Need to test this decline against that B wave for confirmation, as you imply.
Posted by: DG | Wednesday, April 22, 2009 at 01:05 PM
Martin,
Yes, it's great when a line in the sand is nearby because you can buy more of whatever you're trading and have the same "value at risk" as with a far stop. You only need a few trades like that to make a month or year truly profitable.
I think with the end of day drop we might have seen the trend change. It's kind of too bad that Neely's hourly sell-stop didn't get hit, but he might tell Hourly traders to get short in an Emergency Update.
Posted by: DG | Wednesday, April 22, 2009 at 01:15 PM
If I know Neely he's going to tell Hourly traders to hedge with close stops and maybe get long (provided no head-fake) on a daily basis.

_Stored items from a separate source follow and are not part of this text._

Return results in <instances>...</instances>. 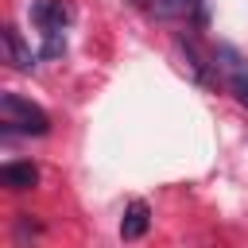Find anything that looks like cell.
Returning a JSON list of instances; mask_svg holds the SVG:
<instances>
[{
  "label": "cell",
  "instance_id": "cell-1",
  "mask_svg": "<svg viewBox=\"0 0 248 248\" xmlns=\"http://www.w3.org/2000/svg\"><path fill=\"white\" fill-rule=\"evenodd\" d=\"M0 128H4V136H46L50 116L35 101H27L19 93H4L0 97Z\"/></svg>",
  "mask_w": 248,
  "mask_h": 248
},
{
  "label": "cell",
  "instance_id": "cell-2",
  "mask_svg": "<svg viewBox=\"0 0 248 248\" xmlns=\"http://www.w3.org/2000/svg\"><path fill=\"white\" fill-rule=\"evenodd\" d=\"M31 23L43 35V58H58L66 50V23H70V8L62 0H35L31 4Z\"/></svg>",
  "mask_w": 248,
  "mask_h": 248
},
{
  "label": "cell",
  "instance_id": "cell-3",
  "mask_svg": "<svg viewBox=\"0 0 248 248\" xmlns=\"http://www.w3.org/2000/svg\"><path fill=\"white\" fill-rule=\"evenodd\" d=\"M151 12L167 23H205L202 0H151Z\"/></svg>",
  "mask_w": 248,
  "mask_h": 248
},
{
  "label": "cell",
  "instance_id": "cell-4",
  "mask_svg": "<svg viewBox=\"0 0 248 248\" xmlns=\"http://www.w3.org/2000/svg\"><path fill=\"white\" fill-rule=\"evenodd\" d=\"M35 182H39L35 163H4L0 167V186H8V190H31Z\"/></svg>",
  "mask_w": 248,
  "mask_h": 248
},
{
  "label": "cell",
  "instance_id": "cell-5",
  "mask_svg": "<svg viewBox=\"0 0 248 248\" xmlns=\"http://www.w3.org/2000/svg\"><path fill=\"white\" fill-rule=\"evenodd\" d=\"M147 225H151V209H147V202H128L124 221H120V236H124V240H140V236L147 232Z\"/></svg>",
  "mask_w": 248,
  "mask_h": 248
},
{
  "label": "cell",
  "instance_id": "cell-6",
  "mask_svg": "<svg viewBox=\"0 0 248 248\" xmlns=\"http://www.w3.org/2000/svg\"><path fill=\"white\" fill-rule=\"evenodd\" d=\"M4 54H8V62L16 66V70H35V54H31V46L19 39V31L16 27H4Z\"/></svg>",
  "mask_w": 248,
  "mask_h": 248
},
{
  "label": "cell",
  "instance_id": "cell-7",
  "mask_svg": "<svg viewBox=\"0 0 248 248\" xmlns=\"http://www.w3.org/2000/svg\"><path fill=\"white\" fill-rule=\"evenodd\" d=\"M213 70H217V74H225V78L232 81V78L248 74V62H244V58H240L232 46H225V43H221V46L213 50Z\"/></svg>",
  "mask_w": 248,
  "mask_h": 248
},
{
  "label": "cell",
  "instance_id": "cell-8",
  "mask_svg": "<svg viewBox=\"0 0 248 248\" xmlns=\"http://www.w3.org/2000/svg\"><path fill=\"white\" fill-rule=\"evenodd\" d=\"M229 89H232V97H236V101H240V105L248 108V74L232 78V81H229Z\"/></svg>",
  "mask_w": 248,
  "mask_h": 248
}]
</instances>
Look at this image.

Probably an emergency bulletin but maybe an extra-urgent supersecret message.
Posted by: Rob | Wednesday, April 22, 2009 at 02:42 PM
Rob,
You sure it's Neely sending you those "extra-urgent supersecret messages" or is it the voices in your head?
Posted by: DG | Wednesday, April 22, 2009 at 03:06 PM
I like the way Neely states that he is uncertain about the forecast when he is baffled as opposed to confidently sticking to his previous opinion and making up excuses as to why the market did not behave like it should have.
kevin
Posted by: Kevin Smith | Wednesday, April 22, 2009 at 03:33 PM
DG,
it seems more likely that c ended at a lower high.to me now wave c looks better as a reverse alternation contracting triangle ..but today then should be a day of tremendous follow through atleast a 300 point drop on dow..
further if wave c ended here , then d will retrace whole of c wave and also e wave cannot exceed this high made ..
Posted by: vipul garg | Wednesday, April 22, 2009 at 08:36 PM
Vipul,
I agree that the last few days market action looks like the end of a reverse alternation triangle. I will be shorting tomorrow based on that count, since the obvious stop is so close by.